O corpo do caçador da Idade do Cobre estava coberto de tatuagens, e ele mostrava sinais de dor articular crônica, doença de Lyme, doença periodontal e úlceras. Ele também exibia diversas feridas não fatais, incluindo um corte profundo na mão direita que ele recebeu algumas horas antes de sua morte.
Ötzi também estava equipado com uma série de ferramentas, muitas das quais estavam muito desgastadas e com extrema necessidade de substituição. Mas, por alguma razão, o Homem de Gelo não tinha arco e nem material para flechas para acompanhar suas pontas de flecha — um possível sinal de que ele foi atacado pouco antes de sua morte.

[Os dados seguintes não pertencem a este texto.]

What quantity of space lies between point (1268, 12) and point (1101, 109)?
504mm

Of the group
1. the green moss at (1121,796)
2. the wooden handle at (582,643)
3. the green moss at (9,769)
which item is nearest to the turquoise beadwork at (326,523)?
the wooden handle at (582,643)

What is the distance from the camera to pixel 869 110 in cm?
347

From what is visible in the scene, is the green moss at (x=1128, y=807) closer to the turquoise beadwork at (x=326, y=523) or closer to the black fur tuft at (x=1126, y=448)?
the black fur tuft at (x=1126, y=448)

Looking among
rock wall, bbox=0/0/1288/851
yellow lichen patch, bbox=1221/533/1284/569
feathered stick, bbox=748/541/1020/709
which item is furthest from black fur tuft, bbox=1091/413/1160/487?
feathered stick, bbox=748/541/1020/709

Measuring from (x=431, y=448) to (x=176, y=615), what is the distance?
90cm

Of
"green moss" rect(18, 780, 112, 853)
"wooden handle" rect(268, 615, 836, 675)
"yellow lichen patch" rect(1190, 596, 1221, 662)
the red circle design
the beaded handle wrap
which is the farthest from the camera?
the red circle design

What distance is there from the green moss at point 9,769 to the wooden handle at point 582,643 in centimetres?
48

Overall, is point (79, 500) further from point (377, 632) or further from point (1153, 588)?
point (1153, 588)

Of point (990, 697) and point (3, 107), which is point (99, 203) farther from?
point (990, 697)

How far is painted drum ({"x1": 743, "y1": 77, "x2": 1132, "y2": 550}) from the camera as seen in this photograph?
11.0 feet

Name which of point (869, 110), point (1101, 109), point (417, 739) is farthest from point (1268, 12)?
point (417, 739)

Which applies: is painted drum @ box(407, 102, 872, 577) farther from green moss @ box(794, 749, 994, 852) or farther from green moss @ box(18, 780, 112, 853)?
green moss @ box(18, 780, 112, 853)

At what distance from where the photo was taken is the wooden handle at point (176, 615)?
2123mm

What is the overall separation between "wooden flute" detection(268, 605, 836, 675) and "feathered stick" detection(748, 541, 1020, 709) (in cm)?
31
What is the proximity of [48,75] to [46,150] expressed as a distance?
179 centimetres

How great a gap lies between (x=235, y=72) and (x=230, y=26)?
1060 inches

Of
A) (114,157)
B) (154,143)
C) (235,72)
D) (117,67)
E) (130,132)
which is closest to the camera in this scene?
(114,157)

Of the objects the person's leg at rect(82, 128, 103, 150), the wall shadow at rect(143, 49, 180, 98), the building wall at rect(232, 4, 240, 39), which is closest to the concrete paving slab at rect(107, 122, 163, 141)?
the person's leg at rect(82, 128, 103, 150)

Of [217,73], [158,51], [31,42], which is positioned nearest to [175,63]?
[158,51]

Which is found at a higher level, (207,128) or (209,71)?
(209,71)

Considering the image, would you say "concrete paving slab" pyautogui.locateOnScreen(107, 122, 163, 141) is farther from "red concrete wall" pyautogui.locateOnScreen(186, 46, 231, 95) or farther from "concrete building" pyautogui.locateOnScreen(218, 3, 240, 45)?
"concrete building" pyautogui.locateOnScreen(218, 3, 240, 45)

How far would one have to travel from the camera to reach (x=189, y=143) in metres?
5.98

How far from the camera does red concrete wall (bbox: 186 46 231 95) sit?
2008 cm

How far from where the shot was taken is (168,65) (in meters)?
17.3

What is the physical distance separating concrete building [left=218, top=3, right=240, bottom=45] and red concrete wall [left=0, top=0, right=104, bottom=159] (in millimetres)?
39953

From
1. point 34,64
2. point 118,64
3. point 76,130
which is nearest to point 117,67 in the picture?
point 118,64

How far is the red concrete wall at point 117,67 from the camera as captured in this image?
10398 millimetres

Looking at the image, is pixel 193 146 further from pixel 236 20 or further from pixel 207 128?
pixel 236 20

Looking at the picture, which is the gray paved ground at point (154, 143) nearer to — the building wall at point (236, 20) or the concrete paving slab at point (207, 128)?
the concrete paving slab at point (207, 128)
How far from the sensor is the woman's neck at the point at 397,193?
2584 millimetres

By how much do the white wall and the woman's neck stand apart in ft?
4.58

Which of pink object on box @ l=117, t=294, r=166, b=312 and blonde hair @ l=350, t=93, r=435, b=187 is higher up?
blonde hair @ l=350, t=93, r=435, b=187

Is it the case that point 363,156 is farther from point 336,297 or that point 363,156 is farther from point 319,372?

Restos animais encontrados no estômago do Homem do Gelo. Imagem: Instituto de Estudos de Múmias/Eurac Research/Frank Maixner
Agora, graças a uma nova pesquisa publicada nesta quinta-feira (12) na Current Biology, estamos chegando mais perto de ter uma imagem completa de como foi a última refeição de Ötzi.
Anteriormente, cientistas haviam analisado amostras retiradas do trato gastrointestinal inferior do Homem do Gelo, porém, ao investigar os conteúdos de seu estômago, uma equipe de pesquisa liderada por Frank Maixner, do Instituto Eurac de Estudos da Múmia da Universidade de Bolzano, na Itália, teve uma oportunidade de estudar outras biomoléculas, como lipídios, que ainda estão preservadas no estômago de Ötzi, e não nos intestinos inferiores.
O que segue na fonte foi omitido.